TEXT PASSAGE →
▬▬▬▬▬▬▬▬▬▬

Changes required for Section Header:-

1. The sh_name from .note.ABI-tag to .injected and sh_type from SHT_NOTE to SHT_PROGBITS to denote that the header now describes a code section.

2. Change the sh_addr, sh_offset, and sh_size fields to describe the location and size of the new .injected section instead of the .note.ABI-tag section.

3. Change the section alignment (sh_addralign) to 16 bytes to ensure that the code will be properly aligned when loaded into memory, and add the SHF_EXECINSTR flag to the sh_flags field to mark the section as executable.

And for Program Header:-

1. Change the p_type from PT_NOTE to PT_LOAD to indicate that the header now describes a loadable segment. So the loader will load the segment into memory when the program starts.

2. Change the required address, offset, and size fields: p_offset, p_vaddr (and p_paddr, not shown), p_filesz, and p_memsz.

3. Set p_flags to mark the segment as readable and executable, instead of just readable.

4. Fix the alignment (p_align). And it’s nice to also update the string table to rename the old .note.ABI-tag section to .injected.

▬▬▬▬▬▬▬▬▬▬

INFORMATION SHOWN →
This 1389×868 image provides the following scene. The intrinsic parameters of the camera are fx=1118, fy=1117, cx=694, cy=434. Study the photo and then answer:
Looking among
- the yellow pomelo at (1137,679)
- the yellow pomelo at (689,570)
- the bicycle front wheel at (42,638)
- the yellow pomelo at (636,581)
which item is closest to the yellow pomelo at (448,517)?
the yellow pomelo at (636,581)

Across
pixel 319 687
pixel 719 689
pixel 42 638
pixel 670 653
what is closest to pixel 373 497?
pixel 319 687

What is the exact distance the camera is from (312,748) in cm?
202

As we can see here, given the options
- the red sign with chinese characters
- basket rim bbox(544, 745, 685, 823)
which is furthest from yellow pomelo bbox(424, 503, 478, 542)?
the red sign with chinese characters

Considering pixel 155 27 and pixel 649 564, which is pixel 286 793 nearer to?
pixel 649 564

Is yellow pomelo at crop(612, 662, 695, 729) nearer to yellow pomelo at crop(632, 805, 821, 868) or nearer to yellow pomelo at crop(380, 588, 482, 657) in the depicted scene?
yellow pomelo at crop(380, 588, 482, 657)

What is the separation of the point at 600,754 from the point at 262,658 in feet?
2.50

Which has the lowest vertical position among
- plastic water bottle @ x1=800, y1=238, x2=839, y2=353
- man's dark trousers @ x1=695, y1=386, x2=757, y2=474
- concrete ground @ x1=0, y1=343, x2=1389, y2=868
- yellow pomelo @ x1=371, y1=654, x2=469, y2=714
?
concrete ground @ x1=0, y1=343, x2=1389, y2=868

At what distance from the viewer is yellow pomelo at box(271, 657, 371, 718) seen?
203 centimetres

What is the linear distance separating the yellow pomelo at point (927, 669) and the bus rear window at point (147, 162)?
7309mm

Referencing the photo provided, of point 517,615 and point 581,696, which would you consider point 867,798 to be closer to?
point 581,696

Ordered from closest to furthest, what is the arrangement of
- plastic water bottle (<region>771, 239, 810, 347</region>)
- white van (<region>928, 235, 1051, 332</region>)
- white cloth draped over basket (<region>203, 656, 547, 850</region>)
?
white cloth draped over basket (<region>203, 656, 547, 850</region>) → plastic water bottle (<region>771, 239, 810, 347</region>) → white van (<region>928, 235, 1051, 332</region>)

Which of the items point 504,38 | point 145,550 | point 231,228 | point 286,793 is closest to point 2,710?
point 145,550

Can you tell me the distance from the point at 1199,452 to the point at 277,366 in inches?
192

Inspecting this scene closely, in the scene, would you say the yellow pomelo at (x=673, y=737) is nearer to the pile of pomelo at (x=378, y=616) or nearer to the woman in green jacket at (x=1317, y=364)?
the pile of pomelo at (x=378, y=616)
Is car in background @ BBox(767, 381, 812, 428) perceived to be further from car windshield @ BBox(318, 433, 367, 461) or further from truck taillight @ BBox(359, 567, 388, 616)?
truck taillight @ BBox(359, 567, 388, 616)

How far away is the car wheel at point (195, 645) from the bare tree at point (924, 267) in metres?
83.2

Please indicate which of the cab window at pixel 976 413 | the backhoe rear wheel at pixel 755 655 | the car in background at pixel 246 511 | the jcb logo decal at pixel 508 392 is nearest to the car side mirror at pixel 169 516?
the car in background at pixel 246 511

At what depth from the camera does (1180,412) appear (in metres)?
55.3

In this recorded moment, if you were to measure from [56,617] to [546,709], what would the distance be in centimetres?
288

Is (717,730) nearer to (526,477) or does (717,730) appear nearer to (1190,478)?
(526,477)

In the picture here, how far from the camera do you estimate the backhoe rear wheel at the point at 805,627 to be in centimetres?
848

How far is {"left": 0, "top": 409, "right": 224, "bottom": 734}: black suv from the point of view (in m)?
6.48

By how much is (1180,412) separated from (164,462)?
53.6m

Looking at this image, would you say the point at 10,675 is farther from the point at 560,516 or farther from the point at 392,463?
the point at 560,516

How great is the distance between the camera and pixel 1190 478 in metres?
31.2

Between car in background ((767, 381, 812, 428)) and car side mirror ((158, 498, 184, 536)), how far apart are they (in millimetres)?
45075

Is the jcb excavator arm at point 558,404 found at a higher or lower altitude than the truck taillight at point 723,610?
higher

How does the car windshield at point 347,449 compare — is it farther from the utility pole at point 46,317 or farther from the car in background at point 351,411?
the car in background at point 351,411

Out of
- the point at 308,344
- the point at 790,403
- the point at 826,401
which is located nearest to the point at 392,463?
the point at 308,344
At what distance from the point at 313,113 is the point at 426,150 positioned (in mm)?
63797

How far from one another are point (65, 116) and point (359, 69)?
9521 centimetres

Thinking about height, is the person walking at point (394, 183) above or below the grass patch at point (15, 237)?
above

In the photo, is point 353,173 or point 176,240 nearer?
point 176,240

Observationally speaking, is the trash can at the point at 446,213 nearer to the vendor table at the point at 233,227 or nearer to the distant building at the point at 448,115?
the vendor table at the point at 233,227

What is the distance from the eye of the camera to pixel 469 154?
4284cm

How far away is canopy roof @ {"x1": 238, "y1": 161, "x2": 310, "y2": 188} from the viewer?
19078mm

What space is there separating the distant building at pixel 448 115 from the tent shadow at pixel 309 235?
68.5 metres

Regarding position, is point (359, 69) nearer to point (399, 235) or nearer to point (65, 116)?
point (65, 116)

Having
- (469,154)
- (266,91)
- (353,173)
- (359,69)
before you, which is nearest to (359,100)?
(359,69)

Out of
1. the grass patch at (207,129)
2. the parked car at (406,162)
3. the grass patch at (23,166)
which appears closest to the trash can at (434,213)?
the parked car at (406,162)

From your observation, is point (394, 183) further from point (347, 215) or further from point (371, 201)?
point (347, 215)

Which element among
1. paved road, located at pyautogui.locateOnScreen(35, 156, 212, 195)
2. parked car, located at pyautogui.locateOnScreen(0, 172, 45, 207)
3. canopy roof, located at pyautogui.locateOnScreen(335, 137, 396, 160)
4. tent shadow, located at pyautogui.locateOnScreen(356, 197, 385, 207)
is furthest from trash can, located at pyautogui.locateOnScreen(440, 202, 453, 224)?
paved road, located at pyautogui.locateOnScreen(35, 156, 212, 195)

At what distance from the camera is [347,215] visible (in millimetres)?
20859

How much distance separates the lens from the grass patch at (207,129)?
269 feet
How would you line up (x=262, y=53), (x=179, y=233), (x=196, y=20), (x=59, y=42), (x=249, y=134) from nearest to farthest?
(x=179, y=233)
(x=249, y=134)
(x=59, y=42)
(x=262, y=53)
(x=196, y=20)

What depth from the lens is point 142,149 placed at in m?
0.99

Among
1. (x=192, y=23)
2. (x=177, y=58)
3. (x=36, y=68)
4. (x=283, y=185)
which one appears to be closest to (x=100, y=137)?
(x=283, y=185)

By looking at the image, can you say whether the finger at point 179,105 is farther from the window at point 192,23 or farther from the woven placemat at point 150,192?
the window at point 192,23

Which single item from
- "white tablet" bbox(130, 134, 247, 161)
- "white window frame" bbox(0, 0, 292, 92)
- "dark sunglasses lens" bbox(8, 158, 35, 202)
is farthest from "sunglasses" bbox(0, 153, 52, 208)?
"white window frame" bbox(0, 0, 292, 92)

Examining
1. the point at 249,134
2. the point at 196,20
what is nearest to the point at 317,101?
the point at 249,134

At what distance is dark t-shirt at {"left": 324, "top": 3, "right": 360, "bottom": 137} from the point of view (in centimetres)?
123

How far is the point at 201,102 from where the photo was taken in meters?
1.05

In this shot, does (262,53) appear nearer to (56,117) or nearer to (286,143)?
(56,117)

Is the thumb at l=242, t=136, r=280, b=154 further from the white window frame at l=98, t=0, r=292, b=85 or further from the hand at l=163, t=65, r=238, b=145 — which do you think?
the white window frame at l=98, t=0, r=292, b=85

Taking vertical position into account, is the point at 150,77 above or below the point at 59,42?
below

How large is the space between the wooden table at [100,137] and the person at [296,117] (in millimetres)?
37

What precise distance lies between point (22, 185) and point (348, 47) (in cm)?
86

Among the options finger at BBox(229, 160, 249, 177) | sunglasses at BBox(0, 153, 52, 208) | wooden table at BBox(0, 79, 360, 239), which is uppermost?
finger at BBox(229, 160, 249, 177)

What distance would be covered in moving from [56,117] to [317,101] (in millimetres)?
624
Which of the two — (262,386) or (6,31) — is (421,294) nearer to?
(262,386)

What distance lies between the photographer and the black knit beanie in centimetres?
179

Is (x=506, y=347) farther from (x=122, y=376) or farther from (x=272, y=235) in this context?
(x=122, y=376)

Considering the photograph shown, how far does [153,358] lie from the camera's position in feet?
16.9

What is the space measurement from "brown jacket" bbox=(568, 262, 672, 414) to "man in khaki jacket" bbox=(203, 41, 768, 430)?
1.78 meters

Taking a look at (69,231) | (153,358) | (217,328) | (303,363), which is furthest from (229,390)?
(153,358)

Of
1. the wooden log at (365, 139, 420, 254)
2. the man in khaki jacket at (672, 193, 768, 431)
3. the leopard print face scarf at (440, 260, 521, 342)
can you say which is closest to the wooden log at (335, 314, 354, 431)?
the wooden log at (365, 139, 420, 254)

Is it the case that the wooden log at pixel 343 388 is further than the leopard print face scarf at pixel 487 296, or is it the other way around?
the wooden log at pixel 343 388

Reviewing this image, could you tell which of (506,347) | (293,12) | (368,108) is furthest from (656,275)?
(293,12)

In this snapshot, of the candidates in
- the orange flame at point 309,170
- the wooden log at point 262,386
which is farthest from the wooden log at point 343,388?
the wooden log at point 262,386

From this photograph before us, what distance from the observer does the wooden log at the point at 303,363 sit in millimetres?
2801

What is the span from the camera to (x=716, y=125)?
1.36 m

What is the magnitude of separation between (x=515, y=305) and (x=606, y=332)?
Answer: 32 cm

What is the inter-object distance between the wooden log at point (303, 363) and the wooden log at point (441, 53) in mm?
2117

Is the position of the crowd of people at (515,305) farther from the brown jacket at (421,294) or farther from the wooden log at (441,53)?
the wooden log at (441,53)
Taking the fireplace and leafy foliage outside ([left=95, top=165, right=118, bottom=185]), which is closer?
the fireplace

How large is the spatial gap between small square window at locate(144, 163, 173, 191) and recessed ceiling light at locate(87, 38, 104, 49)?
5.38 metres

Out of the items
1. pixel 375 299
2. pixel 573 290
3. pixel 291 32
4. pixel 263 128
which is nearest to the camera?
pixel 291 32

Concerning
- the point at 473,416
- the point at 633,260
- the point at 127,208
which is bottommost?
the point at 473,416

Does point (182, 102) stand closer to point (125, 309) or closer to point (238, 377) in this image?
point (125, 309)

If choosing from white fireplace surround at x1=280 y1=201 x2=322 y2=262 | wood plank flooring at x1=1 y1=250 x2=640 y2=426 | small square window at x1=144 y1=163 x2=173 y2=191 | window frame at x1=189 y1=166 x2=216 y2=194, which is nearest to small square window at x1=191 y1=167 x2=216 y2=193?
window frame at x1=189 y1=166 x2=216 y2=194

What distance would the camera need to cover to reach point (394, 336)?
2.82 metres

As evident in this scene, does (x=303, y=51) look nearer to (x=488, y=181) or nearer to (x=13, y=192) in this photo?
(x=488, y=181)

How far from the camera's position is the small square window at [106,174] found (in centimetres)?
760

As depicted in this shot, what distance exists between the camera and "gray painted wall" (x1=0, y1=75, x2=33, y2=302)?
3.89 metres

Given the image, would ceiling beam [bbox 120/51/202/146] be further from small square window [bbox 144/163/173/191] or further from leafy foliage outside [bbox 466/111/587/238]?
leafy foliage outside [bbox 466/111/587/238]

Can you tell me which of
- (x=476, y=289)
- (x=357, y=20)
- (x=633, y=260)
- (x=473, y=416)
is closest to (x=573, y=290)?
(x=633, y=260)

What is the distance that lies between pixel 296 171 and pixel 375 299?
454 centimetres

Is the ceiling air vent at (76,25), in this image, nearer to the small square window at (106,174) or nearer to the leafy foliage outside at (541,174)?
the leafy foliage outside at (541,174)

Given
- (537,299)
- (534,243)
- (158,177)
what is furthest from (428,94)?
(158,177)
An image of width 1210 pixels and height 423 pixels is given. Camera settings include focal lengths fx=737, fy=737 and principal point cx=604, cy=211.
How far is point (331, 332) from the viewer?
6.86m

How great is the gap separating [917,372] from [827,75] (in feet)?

▬▬▬▬▬▬▬▬▬▬

TASK DETAILS → Reproduce the full ELF header-change list from above, word for word.

ANSWER TO THE PROBLEM →
Changes required for Section Header:-

1. The sh_name from .note.ABI-tag to .injected and sh_type from SHT_NOTE to SHT_PROGBITS to denote that the header now describes a code section.

2. Change the sh_addr, sh_offset, and sh_size fields to describe the location and size of the new .injected section instead of the .note.ABI-tag section.

3. Change the section alignment (sh_addralign) to 16 bytes to ensure that the code will be properly aligned when loaded into memory, and add the SHF_EXECINSTR flag to the sh_flags field to mark the section as executable.

And for Program Header:-

1. Change the p_type from PT_NOTE to PT_LOAD to indicate that the header now describes a loadable segment. So the loader will load the segment into memory when the program starts.

2. Change the required address, offset, and size fields: p_offset, p_vaddr (and p_paddr, not shown), p_filesz, and p_memsz.

3. Set p_flags to mark the segment as readable and executable, instead of just readable.

4. Fix the alignment (p_align). And it’s nice to also update the string table to rename the old .note.ABI-tag section to .injected.